Bioactivity-Guided Subtraction of MIQOX for Easily Available Isoquinoline Hydrazides as Novel Antifungal Candidates

Yang

Sun

et al. 2023

The discovery of novel and easily available leads provides a convincing solution to agrochemical innovation. A bioassay-guided scaffold subtraction of the previous "Chem-Bio Model" isoquinoline-3-oxazoline MIQOX was conducted for identifying the easily available isoquinoline-3-hydrazide as a novel antifungal scaffold. The special and practical potential of this model was demonstrated by a phenotypic antifungal bioassay, molecular docking, and cross-resistance evaluation. A panel of antifungal leads (LW2, LW3, and LW11) was acquired, showing much better antifungal performance than the positive controls. Specifically, compound LW3 exhibited a broad antifungal spectrum holding EC 50 values as low as 0.54, 0.09, 1.52, and 2.65 mg/L against B. cinerea, R. solani, S. sclerotiorum , and F. graminearum, respectively. It demonstrated a curative efficacy better than that of boscalid in controlling the plant disease caused by B. cinerea.

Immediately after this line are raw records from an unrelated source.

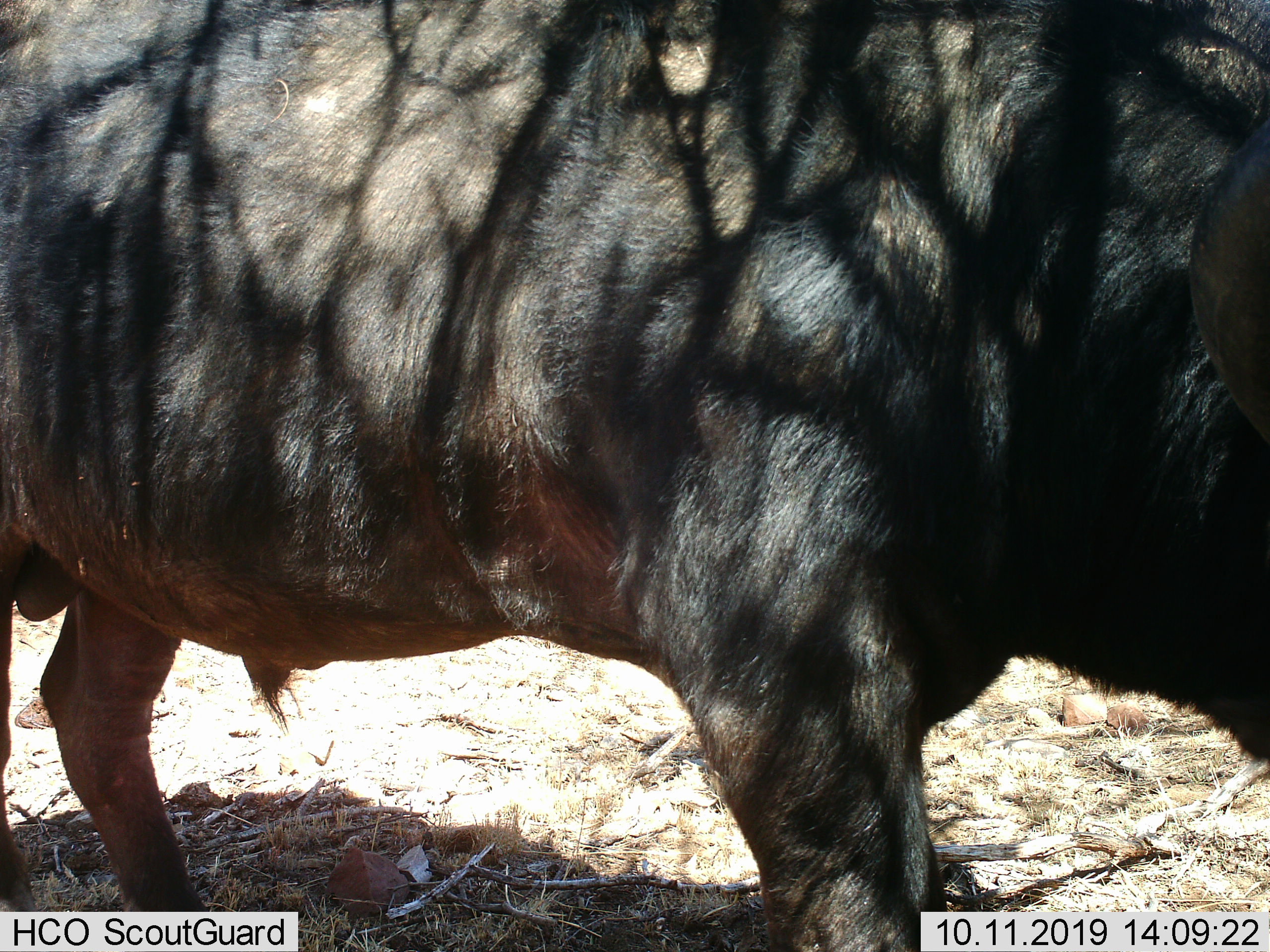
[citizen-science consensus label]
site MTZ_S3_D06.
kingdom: Animalia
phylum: Chordata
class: Mammalia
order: Artiodactyla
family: Bovidae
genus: Syncerus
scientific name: Syncerus caffer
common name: african buffalo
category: buffalo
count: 1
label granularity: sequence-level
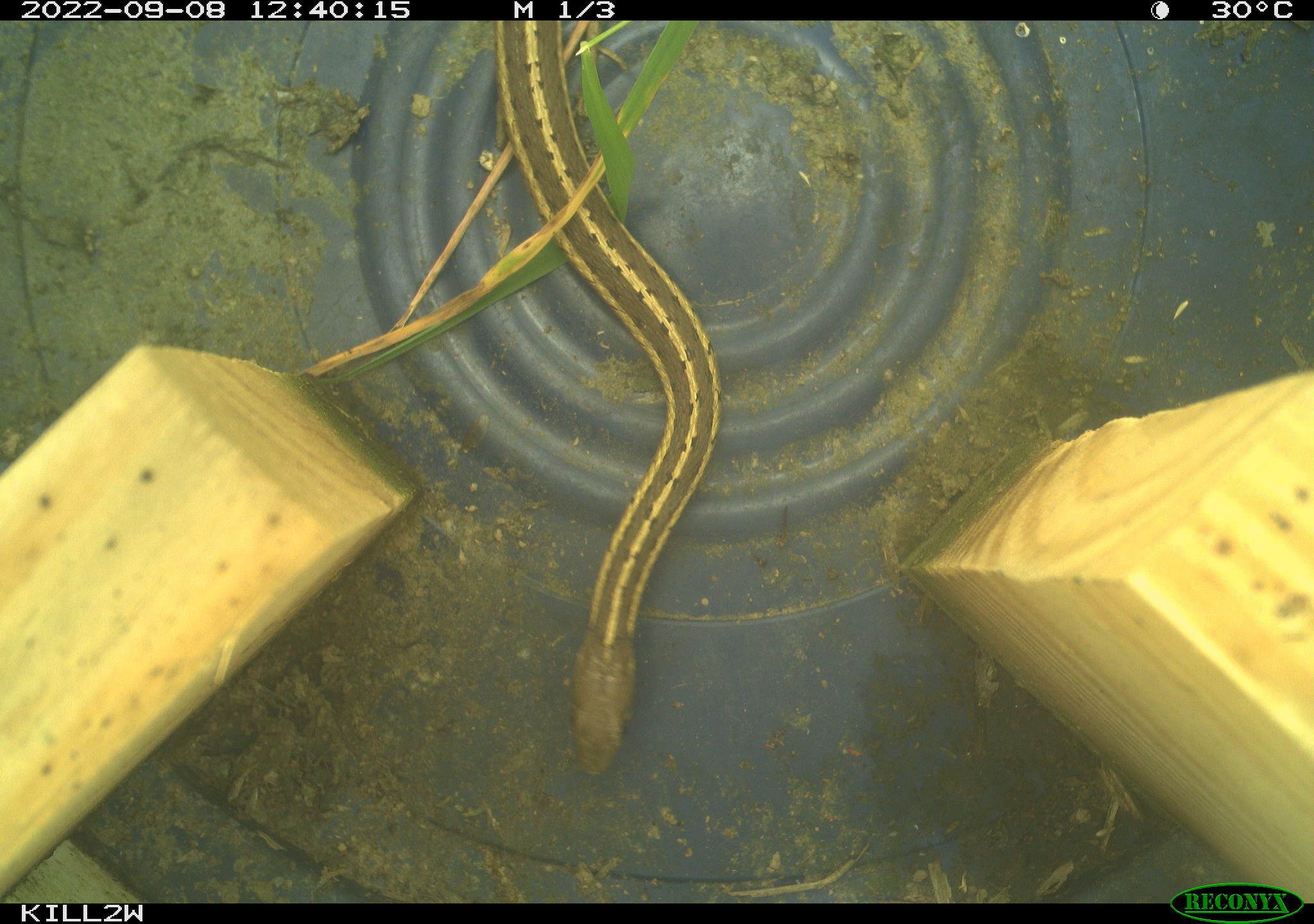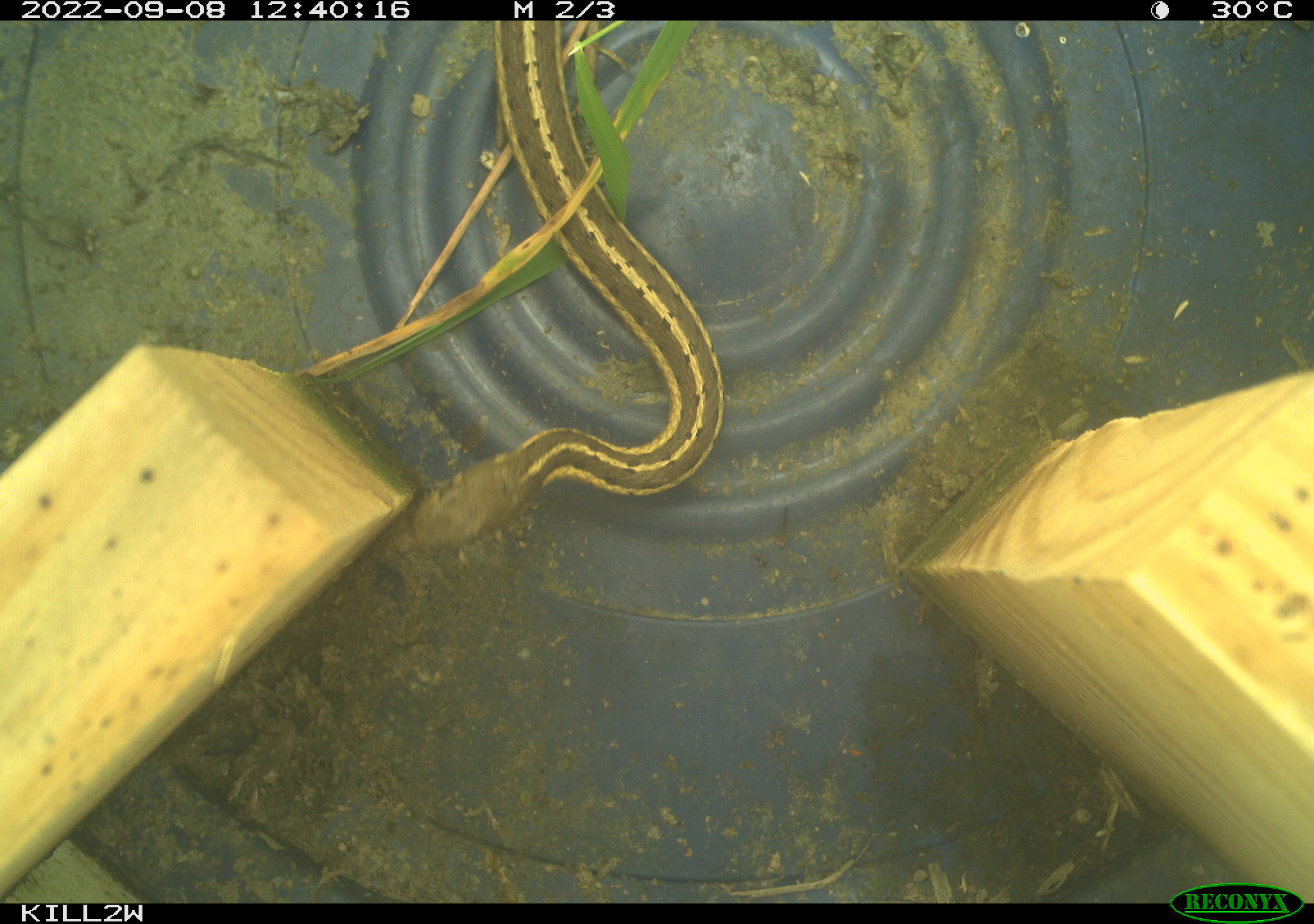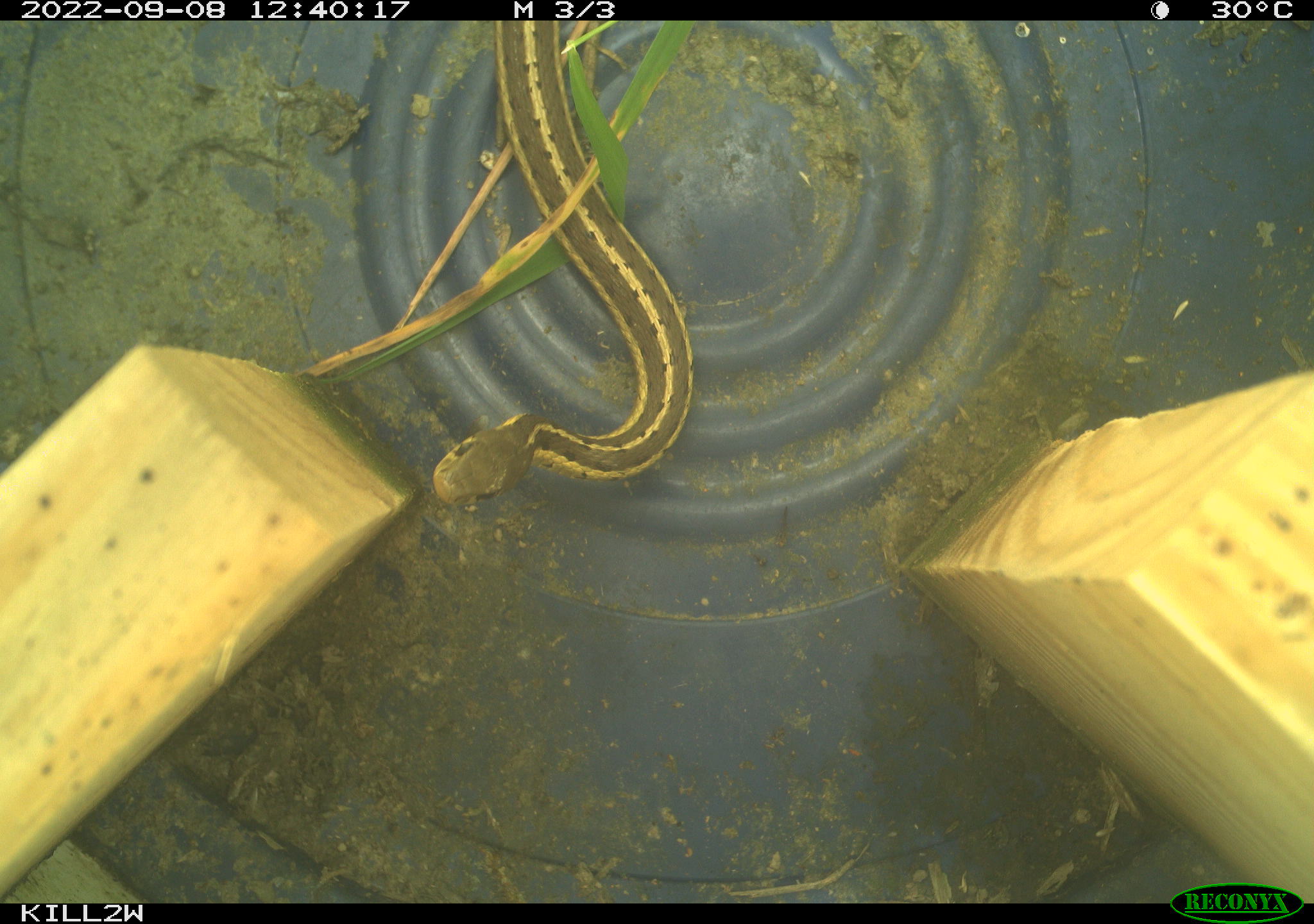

The candidate LW3 did not show cross-resistance to the extensively used succinate dehydrogenase inhibitor (SDHI) fungicides and can efficiently inhibit resistant B. cinerea strains. The molecular docking of compound LW3 is quite different from that of the positive controls boscalid and fluopyram. This progress highlights the practicality of isoquinoline hydrazide as a novel model in fungicide innovation.